Challenge 1 » Please rewrite the recommender demo from "It simply recommends" through "sys.path.append(parent_dir)", switching "metrics" to "measures".
Challenge 2 » Proceed with the recommender demo, picking up right after its final sentence.

--- Source passage ---

## Demonstration of a Simple Most Popular Baseline Recommender System
Here the demonstration of the baseline model recommending the most popular news is presented.

It simply recommends the most popular item in terms of the *click_count* per item.

It also includes the evaluation of the recommender model using the metrics *Precision and Recall*.

In [37]:
# Imports and setup
import sys
import os

parent_dir = os.path.abspath(os.path.join(os.getcwd(), ".."))
sys.path.append(parent_dir)
from parquet_data_reader import ParquetDataReader
from models.most_popular import MostPopularRecommender

import polars as pl
pl.Config.set_tbl_cols(-1)
import numpy as np
parquet_reader = ParquetDataReader()

### Data Extraction and Preprocessing

In [38]:
import polars as pl
from utils.baseline_processing import process_behavior_data, random_split, time_based_split

train_behavior_df = parquet_reader.read_data("../../data/train/behaviors.parquet")
test_behaviours_df = parquet_reader.read_data('../../data/validation/behaviors.parquet')

# Processes the data
combined_df = process_behavior_data(train_behavior_df, test_behaviours_df)

# ----- Method 1: Random Split -----
train_random, test_random = random_split(combined_df, test_ratio=0.30)
print("Random Split:")
print("Train shape:", train_random.shape)
print("Test shape:", test_random.shape)

# ----- Method 2: Time-based Split -----
train_time, test_time = time_based_split(combined_df, test_ratio=0.30)
print("\nTime-based Split:")
print("Train shape:", train_time.shape)
print("Test shape:", test_time.shape)

Random Split:
Train shape: (99210, 4)
Test shape: (42513, 4)

Time-based Split:
Train shape: (99207, 4)
Test shape: (42516, 4)


### Method 1: Random Split of Train/Test for Recommendations

In [39]:
# Creates a recommender and fits it to the training data split using the random split method
recommender = MostPopularRecommender(behaviors=train_random)
recommender.fit()

# Test user which is known to have interactions in the data
user_id_test = 151570
recommendations = recommender.recommend(user_id=user_id_test, n=5)

print(f"Recommendations for user {user_id_test}:")
print(recommendations)

Recommendations for user 151570:
shape: (5,)

--- Listed entries ---

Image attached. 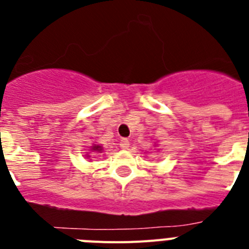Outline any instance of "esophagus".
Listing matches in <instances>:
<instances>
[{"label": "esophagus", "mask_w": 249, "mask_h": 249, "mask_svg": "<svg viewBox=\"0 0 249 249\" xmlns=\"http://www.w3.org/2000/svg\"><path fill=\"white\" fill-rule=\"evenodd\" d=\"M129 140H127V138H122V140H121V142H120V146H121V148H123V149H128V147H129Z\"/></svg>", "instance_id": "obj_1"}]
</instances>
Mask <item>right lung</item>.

---
--- Listed entries ---

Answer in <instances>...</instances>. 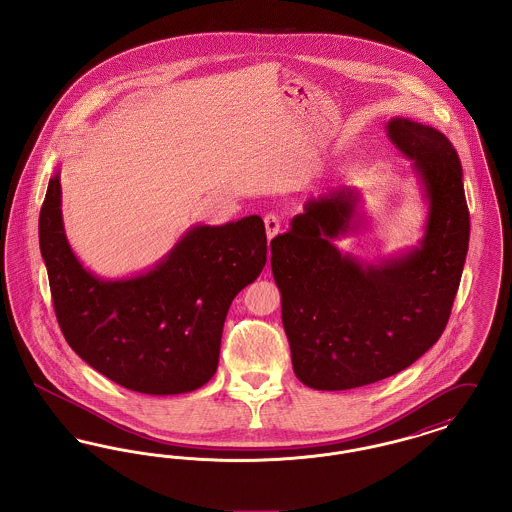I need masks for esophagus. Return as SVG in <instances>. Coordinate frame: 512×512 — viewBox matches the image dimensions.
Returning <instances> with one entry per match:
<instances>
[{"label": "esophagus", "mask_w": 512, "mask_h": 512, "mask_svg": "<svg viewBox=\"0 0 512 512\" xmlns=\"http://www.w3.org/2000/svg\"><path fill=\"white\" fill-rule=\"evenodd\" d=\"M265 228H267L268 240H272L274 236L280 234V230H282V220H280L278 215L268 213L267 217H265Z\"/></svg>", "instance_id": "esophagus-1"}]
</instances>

---

Reply 1 »
It simply recommends the most popular item in terms of the *click_count* per item.

It also includes the evaluation of the recommender model using the measures *Precision and Recall*.

In [37]:
# Imports and setup
import sys
import os

parent_dir = os.path.abspath(os.path.join(os.getcwd(), ".."))
sys.path.append(parent_dir)

Reply 2 »
Series: 'article_id' [i32]
[
	9773282
	9775562
	9776234
	9786378
	9775776
]


### Method 2: Time-Based Split Train/Test Recommendations
This methods splits the data into the oldest interactions *(test_ratio percent)*
are used for testing, and the newest interactions are used for training. This happens after the total data (train and test) has been combined. 

In [40]:
# Creates a recommender and fits it to the training data split using the time split method
recommender2 = MostPopularRecommender(behaviors=train_time)
recommender2.fit()

recommendations2 = recommender2.recommend(user_id=user_id_test, n=5)

print(f"Recommendations for user {user_id_test}:")
print(recommendations2)

Recommendations for user 151570:
shape: (5,)
Series: 'article_id' [i32]
[
	9776234
	9787465
	9785668
	9780195
	9786378
]


### Comparison: Evaluation of the Most Popular (Baseline) Recommender
Comparing the two different data-splits for this most popular recommender using the metrics *Precision and Recall*.
*FPR* is also printed for reference.

In [41]:
from utils.evaluation import evaluate_recommender

# Evaluates the recommender using the same data as test data
metrics = evaluate_recommender(recommender, test_data=test_random, k=5)
print("\nEvaluation metrics (precision and recall at k):")
print(metrics)


# Evaluates the recommender using the same data as test data
metrics2 = evaluate_recommender(recommender2, test_data=test_time, k=5)
print("\nEvaluation metrics (precision and recall at k):")
print(metrics2)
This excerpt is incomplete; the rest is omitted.